“This might be the way my life ends.”
That was the thought Scott Smith couldn’t shake after a third tree fell through his roof in the early morning hours of Sept. 27.
Smith — who has served for the past 45 years as a Baptist campus minister, the last 40 of those at Lander University in Greenwood, South Carolina — had gone into his basement after learning from a weather report that Hurricane Helene was headed for his area.
A few hours later, the trees started falling.
“I said, ‘OK, God, if You’re going to take me, please make it quick,’” Smith said. “‘I know where I’m going, I’m confident of that, but please don’t make it painful.’”
Finally, the rain stopped
A fourth tree fell on his house, and then a fifth. Somewhere in the midst of that, he texted his two adult children to let them know where to find him if they needed to dig him out. And then finally, the rain stopped.
“I went upstairs, and I heard a knock on the door, and it was my son — he had walked to my house,” Smith said. “I fell into his arms, and I just cried.”
Help showed up
As the sun came up, help started showing up too. Some of his Baptist Campus Ministries alumni from over the years came and spent 12 hours lifting the trees off his house. Some current students came to help clean up the yard.
And teams from South Carolina Baptist Disaster Relief came to help his neighbors too.
Tony Wolfe, executive director-treasurer for the South Carolina Baptist Convention, said about 1,000 trained and credentialed disaster relief volunteers from the state have been out serving local communities, plus other untrained volunteers who have found ways to help their neighbors and get involved.
“This may be the biggest disaster at least in terms of wind damage that our state has ever known,” Wolfe said.
On the day the hurricane hit, nearly half of South Carolina residents lost power, and many still wait for power to be restored.

And that’s only part of the havoc Helene has wreaked — the storm barreled through Florida, Georgia and South Carolina before hanging over North Carolina and Tennessee and causing unprecedented flooding.
The death toll is rising — more than 175 in the U.S., with at least 36 of those in South Carolina.
And thousands of people across the five states are trying to deal with the lack of power, clean up roads and houses and get food to eat.
Southern Baptist Disaster Relief teams from all over are helping with that, including teams from Alabama, which are running operations an hour south of Greenwood in Clearwater, South Carolina.

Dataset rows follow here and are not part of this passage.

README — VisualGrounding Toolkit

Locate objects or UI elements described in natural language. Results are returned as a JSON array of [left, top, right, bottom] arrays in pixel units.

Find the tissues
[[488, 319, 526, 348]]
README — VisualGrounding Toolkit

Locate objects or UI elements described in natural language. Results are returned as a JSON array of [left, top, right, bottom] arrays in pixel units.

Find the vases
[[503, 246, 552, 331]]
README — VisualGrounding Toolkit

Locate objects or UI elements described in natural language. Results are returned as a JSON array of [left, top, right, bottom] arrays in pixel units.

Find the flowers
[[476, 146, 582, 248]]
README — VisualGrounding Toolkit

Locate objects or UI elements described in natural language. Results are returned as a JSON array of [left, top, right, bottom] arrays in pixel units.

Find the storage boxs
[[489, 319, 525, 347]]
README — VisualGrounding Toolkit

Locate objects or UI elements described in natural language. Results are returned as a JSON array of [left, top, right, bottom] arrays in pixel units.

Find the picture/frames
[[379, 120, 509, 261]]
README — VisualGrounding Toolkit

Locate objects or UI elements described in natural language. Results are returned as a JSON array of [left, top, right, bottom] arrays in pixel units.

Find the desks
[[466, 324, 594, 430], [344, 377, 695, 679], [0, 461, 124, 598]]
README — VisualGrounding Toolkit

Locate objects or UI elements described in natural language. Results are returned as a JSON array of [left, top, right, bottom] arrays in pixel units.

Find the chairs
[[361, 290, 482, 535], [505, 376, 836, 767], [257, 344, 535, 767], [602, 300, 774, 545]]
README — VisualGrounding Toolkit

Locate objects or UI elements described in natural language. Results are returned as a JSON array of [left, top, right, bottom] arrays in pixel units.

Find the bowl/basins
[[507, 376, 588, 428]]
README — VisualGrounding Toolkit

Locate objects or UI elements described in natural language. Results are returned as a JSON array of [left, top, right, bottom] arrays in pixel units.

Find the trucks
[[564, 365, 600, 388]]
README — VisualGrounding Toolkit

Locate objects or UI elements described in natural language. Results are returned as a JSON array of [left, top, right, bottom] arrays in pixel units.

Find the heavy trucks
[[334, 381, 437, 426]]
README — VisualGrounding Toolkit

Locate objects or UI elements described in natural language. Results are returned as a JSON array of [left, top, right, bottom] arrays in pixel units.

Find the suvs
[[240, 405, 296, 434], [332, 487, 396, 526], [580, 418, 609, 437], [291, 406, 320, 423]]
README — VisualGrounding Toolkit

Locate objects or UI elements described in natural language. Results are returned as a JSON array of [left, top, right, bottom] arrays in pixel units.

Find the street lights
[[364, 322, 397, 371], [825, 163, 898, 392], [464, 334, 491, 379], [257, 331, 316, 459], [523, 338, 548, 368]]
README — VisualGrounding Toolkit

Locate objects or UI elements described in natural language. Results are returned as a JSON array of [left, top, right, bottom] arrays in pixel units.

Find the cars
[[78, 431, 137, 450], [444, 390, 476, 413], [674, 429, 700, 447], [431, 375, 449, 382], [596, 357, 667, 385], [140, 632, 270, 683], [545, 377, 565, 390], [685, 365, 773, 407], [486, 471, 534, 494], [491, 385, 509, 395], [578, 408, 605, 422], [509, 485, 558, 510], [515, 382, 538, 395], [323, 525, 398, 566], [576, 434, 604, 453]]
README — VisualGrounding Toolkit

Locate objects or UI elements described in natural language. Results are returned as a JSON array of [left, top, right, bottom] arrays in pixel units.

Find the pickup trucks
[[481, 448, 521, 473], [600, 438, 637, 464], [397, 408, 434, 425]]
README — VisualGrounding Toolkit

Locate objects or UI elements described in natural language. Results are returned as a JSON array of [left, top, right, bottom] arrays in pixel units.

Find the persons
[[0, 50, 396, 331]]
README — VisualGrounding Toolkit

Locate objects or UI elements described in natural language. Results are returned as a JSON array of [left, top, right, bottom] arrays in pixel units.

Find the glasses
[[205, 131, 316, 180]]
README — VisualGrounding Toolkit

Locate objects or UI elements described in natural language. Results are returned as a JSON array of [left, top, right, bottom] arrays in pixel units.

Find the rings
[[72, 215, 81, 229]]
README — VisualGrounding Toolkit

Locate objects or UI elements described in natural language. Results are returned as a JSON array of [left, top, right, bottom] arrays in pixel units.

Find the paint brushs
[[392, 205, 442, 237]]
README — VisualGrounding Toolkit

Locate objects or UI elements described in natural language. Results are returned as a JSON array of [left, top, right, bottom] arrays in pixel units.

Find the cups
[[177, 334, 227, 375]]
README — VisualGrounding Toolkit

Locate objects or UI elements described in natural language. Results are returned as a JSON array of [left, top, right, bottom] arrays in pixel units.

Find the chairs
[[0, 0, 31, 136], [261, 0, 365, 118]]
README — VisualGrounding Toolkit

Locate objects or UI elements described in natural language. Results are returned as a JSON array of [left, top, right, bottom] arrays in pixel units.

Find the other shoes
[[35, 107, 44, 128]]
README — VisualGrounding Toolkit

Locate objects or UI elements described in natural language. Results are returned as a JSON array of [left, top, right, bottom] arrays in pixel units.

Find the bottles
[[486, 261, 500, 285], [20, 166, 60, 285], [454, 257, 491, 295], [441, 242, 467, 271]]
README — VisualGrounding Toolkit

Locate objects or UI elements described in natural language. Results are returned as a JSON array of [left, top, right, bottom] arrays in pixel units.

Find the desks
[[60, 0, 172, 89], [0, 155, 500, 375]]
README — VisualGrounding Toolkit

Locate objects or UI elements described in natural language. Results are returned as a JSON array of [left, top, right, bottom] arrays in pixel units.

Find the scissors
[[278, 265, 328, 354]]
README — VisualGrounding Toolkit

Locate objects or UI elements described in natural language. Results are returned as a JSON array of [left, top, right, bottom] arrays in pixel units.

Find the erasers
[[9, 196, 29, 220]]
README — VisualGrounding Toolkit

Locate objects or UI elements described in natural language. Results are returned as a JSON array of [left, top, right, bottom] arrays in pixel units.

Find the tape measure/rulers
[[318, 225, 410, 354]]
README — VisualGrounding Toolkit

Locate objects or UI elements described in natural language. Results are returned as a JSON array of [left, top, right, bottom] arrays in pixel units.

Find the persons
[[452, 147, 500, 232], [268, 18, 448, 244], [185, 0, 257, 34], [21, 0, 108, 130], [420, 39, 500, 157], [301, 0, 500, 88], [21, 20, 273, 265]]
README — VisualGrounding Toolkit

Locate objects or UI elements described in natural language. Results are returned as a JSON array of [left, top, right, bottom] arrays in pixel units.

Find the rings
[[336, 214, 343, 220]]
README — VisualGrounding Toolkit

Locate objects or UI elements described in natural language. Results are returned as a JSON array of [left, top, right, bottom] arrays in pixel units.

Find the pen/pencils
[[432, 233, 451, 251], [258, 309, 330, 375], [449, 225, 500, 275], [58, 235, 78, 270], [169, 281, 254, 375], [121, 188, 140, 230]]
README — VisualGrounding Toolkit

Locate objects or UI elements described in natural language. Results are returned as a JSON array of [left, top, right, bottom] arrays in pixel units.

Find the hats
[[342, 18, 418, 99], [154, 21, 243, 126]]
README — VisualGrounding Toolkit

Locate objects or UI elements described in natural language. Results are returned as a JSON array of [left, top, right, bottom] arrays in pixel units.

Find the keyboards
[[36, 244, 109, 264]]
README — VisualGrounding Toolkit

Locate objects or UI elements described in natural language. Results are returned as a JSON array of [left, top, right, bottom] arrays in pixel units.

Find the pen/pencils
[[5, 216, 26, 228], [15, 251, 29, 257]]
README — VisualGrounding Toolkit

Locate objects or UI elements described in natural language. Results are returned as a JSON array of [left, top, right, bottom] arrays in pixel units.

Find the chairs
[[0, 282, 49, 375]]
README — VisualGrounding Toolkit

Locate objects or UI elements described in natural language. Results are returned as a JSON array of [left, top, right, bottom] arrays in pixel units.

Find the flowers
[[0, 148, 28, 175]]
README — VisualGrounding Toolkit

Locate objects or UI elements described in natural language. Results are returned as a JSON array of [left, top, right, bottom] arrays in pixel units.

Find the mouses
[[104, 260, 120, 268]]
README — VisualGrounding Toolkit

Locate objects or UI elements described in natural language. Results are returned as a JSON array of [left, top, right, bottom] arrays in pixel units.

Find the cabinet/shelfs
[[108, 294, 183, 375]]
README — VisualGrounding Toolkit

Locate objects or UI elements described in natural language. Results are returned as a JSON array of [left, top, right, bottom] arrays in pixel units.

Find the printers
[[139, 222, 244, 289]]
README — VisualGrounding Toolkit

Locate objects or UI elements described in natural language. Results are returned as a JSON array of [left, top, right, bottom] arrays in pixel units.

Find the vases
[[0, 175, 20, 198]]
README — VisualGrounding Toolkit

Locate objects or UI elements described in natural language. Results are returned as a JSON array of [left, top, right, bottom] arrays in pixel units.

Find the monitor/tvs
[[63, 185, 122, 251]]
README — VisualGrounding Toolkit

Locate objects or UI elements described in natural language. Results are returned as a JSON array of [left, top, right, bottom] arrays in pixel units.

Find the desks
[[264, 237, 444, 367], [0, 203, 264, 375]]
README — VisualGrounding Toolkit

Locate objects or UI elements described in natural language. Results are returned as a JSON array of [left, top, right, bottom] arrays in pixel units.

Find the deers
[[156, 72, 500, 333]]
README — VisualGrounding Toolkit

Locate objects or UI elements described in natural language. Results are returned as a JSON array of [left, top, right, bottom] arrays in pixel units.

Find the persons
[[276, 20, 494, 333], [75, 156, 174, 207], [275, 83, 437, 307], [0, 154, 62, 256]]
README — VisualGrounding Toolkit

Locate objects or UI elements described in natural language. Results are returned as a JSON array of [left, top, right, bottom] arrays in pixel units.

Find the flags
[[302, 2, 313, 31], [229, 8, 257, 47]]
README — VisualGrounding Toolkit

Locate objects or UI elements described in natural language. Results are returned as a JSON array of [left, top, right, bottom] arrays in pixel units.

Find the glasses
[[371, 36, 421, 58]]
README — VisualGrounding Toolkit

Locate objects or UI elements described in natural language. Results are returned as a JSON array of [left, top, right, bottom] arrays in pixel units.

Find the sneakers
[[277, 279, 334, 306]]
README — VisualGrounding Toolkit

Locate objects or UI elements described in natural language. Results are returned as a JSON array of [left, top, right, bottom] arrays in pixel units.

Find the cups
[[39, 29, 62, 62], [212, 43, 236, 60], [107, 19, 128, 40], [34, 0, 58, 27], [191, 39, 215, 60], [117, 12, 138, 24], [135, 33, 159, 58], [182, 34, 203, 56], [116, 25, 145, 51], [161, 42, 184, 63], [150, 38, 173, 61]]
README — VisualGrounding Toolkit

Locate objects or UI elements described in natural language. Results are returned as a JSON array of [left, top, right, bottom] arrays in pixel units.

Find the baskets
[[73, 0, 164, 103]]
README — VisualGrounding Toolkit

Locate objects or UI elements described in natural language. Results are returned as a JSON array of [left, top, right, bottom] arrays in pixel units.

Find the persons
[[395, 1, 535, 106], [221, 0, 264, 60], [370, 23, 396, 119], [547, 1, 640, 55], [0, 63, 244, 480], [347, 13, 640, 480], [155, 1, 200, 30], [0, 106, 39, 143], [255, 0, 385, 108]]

“Alabama is kind of leading the way here in South Carolina,” Wolfe said, noting that the teams were working to feed the surrounding county as well as help with removing fallen trees.
Financial need
Alabama Baptists have also sent a financial gift to help South Carolina Baptists meet the vast needs in their state.
“We do have a financial need — the devastation is great,” Wolfe said. “We also need more teams to come. There’s months and months’ worth of work for chainsaw units, and that’s all over the state.”
He asked for prayer for endurance for those who are working and “for God to open the hearts of people in our neighborhoods who need to hear and respond to the gospel favorably.”